Даже такая скромная степень бюрократических ограничений могла бы показаться неприятной (и послужить причиной для отсрочки или переноса подачи заявления) регулярно путешествующему и в меру успешному писателю, работающему в жанре морских приключений, который собирался отправиться в Лондон с гранками своего последнего романа под мышкой:
Нью-Йорк, 1 октября 1849 г.
Достоп. Джону М. Клейтону,
государственному секретарю.
Собираясь отправиться в Европу, я прошу ваше Министерство выдать мне паспорт. К нему прилагаются личные данные, которые, как я полагаю, окажутся достаточными. Поскольку судно отплывает 8-го числа, прошу своевременно переслать паспорт по моему адресу – № 14, Уолл-стрит, Нью-Йорк.
С большим уважением,
Ваш покорный слуга
Герман Мелвилл
Романиста, который вскоре должен был приступить к работе над «Моби Диком» (1851), многие исследователи и даже его старший брат Гансевоорт называли заядлым прокрастинатором{71}71
See Steven Olsen-Smith and Hershel Parker, «Three New Melville Letters: Procrastination and Passports», Melville Society Extracts 102 (September 1995): 8–12.

• _Задания_:
a. Переведите на английский предложение из отрывка о паспорте Мелвилла: «Поскольку судно отплывает 8-го числа, прошу своевременно переслать паспорт по моему адресу – № 14, Уолл-стрит, Нью-Йорк».
b. Продолжите отрывок о паспорте Мелвилла с конца приведенного фрагмента.

• _Выборка данных_:
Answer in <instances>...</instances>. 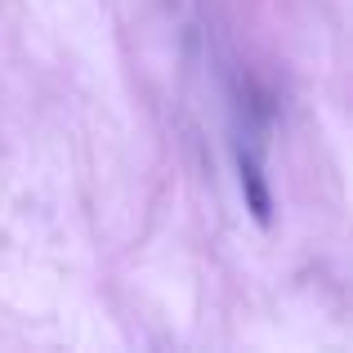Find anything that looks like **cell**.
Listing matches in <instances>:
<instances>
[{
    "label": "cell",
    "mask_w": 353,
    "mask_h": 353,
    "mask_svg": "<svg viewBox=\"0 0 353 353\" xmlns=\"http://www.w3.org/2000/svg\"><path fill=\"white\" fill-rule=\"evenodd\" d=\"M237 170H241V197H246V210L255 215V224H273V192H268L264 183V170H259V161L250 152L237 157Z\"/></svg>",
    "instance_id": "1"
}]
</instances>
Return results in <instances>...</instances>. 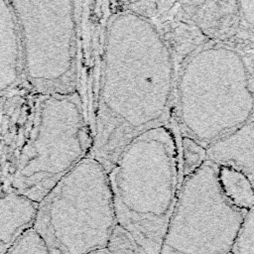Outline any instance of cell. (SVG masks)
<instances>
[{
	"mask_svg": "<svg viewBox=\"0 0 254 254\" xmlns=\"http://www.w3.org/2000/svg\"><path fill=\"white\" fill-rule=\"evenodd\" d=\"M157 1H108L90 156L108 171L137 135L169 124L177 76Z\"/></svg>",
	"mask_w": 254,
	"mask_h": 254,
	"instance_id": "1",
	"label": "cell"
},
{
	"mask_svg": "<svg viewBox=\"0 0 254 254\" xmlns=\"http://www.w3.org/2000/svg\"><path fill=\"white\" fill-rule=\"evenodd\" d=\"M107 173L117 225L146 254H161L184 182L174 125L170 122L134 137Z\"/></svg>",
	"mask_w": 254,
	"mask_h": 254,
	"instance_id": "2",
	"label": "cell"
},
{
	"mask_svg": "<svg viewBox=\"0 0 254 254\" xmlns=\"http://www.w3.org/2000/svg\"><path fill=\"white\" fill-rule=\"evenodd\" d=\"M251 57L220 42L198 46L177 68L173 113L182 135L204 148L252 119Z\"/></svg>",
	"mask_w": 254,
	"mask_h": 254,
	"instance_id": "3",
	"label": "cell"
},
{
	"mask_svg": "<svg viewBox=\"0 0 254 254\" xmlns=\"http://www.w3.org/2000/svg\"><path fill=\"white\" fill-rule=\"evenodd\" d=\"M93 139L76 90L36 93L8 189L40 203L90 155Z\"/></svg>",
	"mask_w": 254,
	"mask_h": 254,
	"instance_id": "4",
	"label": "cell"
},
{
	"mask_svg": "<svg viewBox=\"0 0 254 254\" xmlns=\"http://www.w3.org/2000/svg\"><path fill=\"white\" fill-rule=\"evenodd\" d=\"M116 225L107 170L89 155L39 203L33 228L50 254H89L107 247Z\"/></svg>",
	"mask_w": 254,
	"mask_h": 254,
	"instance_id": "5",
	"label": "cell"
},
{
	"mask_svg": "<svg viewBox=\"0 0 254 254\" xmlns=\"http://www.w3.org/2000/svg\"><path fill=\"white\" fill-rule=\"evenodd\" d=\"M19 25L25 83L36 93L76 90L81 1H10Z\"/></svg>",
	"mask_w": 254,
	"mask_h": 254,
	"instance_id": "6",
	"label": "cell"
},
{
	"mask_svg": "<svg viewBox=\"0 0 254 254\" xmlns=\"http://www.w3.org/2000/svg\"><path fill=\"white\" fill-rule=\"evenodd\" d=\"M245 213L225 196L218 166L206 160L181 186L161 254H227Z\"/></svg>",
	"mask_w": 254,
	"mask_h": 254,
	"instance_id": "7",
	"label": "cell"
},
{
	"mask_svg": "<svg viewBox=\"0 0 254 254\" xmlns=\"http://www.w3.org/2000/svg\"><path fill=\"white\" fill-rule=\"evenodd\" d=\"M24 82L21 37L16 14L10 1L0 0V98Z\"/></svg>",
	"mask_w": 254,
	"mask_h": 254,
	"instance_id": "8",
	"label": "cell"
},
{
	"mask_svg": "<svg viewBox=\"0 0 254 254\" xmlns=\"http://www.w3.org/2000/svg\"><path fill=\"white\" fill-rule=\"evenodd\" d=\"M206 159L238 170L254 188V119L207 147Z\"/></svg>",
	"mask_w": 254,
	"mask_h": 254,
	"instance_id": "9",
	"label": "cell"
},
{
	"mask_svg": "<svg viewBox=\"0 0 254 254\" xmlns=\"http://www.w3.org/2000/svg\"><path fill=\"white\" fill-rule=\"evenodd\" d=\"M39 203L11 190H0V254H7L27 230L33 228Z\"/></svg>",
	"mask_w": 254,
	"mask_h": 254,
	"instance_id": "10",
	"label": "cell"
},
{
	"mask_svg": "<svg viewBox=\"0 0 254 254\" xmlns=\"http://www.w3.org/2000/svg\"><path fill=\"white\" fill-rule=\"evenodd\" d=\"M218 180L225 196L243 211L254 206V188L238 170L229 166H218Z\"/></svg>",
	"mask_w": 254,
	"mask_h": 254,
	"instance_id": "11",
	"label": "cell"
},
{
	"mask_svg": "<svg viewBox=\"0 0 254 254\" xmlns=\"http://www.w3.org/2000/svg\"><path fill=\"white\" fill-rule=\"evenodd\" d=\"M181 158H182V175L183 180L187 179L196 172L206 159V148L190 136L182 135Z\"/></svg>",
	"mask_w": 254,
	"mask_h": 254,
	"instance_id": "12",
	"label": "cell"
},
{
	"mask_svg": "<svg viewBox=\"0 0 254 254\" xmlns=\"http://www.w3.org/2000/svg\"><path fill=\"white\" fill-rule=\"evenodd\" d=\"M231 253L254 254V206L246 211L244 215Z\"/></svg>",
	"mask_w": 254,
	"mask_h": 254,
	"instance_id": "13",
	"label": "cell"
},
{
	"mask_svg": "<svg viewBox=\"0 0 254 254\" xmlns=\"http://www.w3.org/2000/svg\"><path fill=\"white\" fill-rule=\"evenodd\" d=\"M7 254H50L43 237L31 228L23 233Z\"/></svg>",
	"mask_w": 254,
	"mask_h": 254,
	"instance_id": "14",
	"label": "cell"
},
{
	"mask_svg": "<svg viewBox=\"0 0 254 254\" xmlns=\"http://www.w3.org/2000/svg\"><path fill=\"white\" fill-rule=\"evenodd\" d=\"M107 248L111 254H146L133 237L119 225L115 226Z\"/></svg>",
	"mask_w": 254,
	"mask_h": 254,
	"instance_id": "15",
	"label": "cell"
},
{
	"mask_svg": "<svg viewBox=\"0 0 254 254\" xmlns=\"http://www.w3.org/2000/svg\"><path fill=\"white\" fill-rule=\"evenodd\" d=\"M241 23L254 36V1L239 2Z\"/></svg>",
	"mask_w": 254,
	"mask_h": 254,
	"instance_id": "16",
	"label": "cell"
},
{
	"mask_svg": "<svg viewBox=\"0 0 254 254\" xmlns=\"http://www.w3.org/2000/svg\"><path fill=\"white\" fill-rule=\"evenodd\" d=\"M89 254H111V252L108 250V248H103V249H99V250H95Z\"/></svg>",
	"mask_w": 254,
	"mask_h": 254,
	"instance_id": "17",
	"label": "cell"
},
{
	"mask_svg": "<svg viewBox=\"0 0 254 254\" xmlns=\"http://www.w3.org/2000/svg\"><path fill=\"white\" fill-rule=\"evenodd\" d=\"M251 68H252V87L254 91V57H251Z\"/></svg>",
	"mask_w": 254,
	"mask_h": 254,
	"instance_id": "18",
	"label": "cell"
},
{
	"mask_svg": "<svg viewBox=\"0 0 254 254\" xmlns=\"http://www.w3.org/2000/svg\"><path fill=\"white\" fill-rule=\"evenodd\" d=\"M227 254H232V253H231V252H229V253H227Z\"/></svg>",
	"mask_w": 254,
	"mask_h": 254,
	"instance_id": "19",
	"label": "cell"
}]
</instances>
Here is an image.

--

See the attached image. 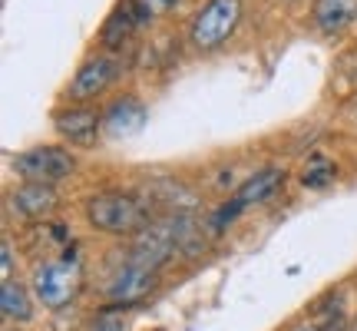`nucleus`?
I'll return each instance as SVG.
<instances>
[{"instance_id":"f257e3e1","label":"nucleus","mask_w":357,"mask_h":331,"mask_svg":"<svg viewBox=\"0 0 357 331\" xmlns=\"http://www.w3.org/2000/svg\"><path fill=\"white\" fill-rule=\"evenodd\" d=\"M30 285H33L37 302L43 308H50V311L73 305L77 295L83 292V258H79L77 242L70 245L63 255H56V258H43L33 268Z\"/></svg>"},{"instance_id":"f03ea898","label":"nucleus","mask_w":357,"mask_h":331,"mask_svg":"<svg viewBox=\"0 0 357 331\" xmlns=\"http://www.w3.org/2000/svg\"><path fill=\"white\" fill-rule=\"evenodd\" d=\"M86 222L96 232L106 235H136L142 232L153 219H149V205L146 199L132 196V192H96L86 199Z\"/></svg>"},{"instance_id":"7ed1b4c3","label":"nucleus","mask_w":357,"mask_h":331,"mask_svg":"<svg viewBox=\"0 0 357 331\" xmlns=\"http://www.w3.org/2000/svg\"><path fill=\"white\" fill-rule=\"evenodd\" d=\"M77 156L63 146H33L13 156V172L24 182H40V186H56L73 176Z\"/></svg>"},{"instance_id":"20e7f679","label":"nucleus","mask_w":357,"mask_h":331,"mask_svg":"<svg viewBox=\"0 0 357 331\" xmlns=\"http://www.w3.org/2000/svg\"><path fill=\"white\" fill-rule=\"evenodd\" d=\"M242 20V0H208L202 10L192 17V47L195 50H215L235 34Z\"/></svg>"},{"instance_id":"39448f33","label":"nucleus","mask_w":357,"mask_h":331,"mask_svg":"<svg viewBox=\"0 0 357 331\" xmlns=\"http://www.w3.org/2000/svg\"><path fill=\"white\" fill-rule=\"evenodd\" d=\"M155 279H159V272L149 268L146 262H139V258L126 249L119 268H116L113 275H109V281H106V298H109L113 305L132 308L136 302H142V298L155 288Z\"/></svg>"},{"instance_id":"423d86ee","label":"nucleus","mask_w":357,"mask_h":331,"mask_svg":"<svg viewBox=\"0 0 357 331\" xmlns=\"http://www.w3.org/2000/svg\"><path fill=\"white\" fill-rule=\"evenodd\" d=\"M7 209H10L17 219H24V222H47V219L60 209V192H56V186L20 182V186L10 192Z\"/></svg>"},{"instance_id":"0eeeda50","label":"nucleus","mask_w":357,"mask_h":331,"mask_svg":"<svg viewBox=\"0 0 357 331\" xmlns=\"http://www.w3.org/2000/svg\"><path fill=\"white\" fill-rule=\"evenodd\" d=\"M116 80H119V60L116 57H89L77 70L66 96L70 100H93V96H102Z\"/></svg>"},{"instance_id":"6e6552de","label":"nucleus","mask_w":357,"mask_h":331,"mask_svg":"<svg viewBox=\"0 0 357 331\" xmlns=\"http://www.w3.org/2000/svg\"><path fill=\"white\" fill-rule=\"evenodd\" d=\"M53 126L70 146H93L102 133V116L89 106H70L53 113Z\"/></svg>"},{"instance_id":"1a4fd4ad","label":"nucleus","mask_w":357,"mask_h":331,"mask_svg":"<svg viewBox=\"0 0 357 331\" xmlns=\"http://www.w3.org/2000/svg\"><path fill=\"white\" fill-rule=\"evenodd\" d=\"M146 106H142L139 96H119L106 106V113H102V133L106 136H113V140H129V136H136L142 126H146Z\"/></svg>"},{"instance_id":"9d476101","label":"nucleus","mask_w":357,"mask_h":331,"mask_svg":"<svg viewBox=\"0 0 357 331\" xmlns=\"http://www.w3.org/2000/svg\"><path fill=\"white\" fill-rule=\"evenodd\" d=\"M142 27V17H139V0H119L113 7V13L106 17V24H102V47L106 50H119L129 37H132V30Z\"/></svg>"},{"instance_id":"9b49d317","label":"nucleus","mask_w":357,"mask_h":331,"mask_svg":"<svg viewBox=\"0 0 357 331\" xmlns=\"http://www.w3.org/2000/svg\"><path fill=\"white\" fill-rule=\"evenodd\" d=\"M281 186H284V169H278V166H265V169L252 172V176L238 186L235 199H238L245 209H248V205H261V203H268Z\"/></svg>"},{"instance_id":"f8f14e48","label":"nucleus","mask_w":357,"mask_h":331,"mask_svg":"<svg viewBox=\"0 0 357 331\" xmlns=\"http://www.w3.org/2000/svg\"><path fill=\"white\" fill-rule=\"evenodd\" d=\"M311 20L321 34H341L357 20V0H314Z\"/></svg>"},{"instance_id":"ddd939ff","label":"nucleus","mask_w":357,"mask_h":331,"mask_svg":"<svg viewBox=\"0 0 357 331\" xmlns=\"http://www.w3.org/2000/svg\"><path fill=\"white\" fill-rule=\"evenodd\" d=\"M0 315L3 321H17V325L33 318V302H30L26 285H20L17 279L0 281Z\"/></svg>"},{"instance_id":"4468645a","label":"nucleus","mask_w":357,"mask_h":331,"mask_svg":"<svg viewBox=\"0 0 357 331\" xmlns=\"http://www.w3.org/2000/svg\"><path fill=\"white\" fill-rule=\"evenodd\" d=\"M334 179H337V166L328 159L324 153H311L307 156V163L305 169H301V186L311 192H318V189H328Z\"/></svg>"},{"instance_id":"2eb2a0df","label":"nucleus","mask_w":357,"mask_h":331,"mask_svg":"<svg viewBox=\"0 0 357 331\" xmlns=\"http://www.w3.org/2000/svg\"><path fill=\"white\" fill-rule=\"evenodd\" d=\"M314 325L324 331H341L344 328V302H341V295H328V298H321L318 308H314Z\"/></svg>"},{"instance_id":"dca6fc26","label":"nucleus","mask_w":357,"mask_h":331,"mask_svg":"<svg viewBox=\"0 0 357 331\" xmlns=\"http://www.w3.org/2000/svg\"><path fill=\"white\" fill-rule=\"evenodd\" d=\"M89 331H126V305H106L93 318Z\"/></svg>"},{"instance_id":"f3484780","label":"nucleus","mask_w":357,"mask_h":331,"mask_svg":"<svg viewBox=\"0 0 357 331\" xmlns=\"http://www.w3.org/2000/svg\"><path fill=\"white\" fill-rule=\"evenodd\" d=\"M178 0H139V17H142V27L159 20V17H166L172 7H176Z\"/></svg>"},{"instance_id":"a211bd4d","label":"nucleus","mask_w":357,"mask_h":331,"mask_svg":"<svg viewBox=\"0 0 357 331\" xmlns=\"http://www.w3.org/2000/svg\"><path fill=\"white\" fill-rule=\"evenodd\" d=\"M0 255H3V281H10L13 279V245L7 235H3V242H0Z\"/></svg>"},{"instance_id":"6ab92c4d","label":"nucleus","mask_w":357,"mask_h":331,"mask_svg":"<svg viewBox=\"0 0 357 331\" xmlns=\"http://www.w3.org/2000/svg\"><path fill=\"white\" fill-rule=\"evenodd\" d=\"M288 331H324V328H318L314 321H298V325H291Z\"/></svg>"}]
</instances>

• _Ответы по порядку_:
a. Since the ship sails on the 8th, I ask that the passport be forwarded in good time to my address: No. 14 Wall Street, New York.

b.
[Закрыть]. Тем не менее, когда в конце лета 1849 года он принялся строить планы своего путешествия, то сразу же начал просить своих литературных друзей о рекомендательных письмах (своего рода неформальных паспортах для входа в святая святых культурной жизни) к другим писателям и художникам в Лондоне и Париже. Через общего знакомого он даже попросил письмо от Ральфа Уолдо Эмерсона к шотландскому философу Томасу Карлейлю. Но Мелвилл ждал до 1 октября, когда до отплытия «Саутгемптона» оставалась всего неделя, чтобы наспех нацарапать письмо с просьбой о выдаче паспорта, хотя романист планировал остаться в Европе для своего рода многомесячного гранд-тура, если ожидаемый контракт на британское издание «Белого бушлата» (1850) принесет достаточно средств для путешествия.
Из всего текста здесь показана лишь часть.